→ **Task goal**
Would you return the listing exactly as written, apart from its pictures?

○ ○ ○

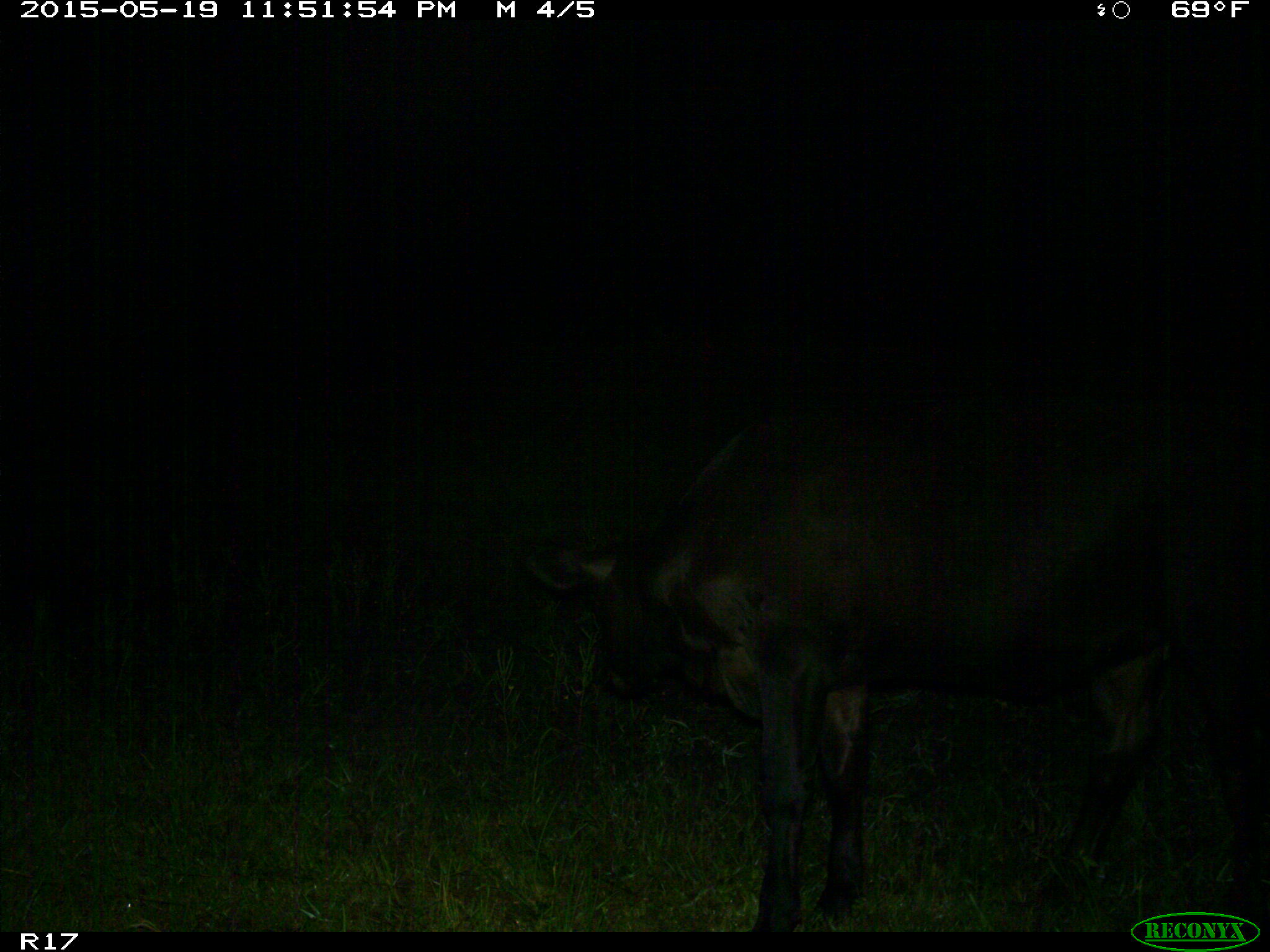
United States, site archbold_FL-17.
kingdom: Animalia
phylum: Chordata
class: Mammalia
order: Artiodactyla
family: Bovidae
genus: Bos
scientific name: Bos taurus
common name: domestic cow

○ ○ ○

→ **Answer space**
United States, site archbold_FL-17.
kingdom: Animalia
phylum: Chordata
class: Mammalia
order: Artiodactyla
family: Bovidae
genus: Bos
scientific name: Bos taurus
common name: domestic cow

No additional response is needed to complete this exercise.